=== The task ===
For this task, copy all of the data below exactly and skip the pictures.

=== Information shown ===
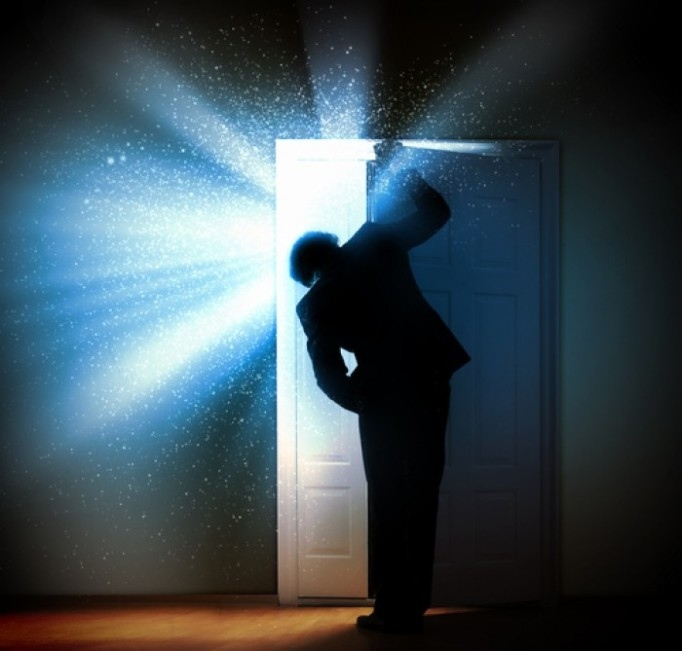 man-opening-door-to-bright-light.jpg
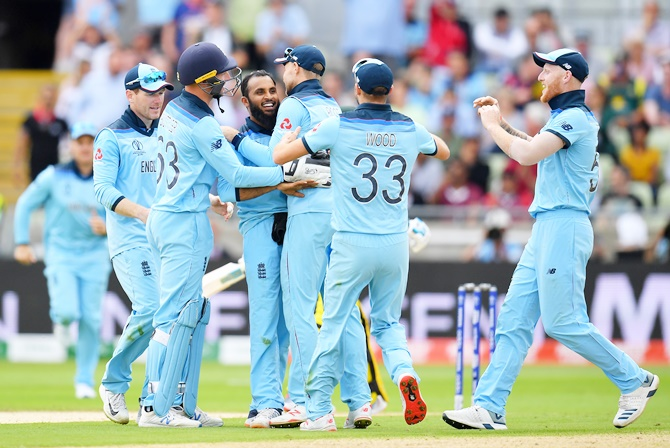 ngland spinner Adil Rashid celebrates with teammates after taking the wicket of Australia's Pat Cummins during the World Cup semi-final at Edgbaston, in Birmingham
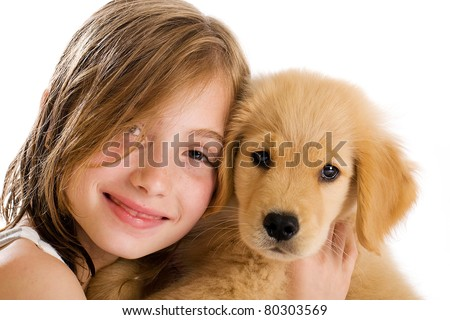Young Girl cuddling with a cute Golden Retriever Puppy - stock photo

=== Your response ===
 man-opening-door-to-bright-light.jpg
 ngland spinner Adil Rashid celebrates with teammates after taking the wicket of Australia's Pat Cummins during the World Cup semi-final at Edgbaston, in Birmingham
Young Girl cuddling with a cute Golden Retriever Puppy - stock photo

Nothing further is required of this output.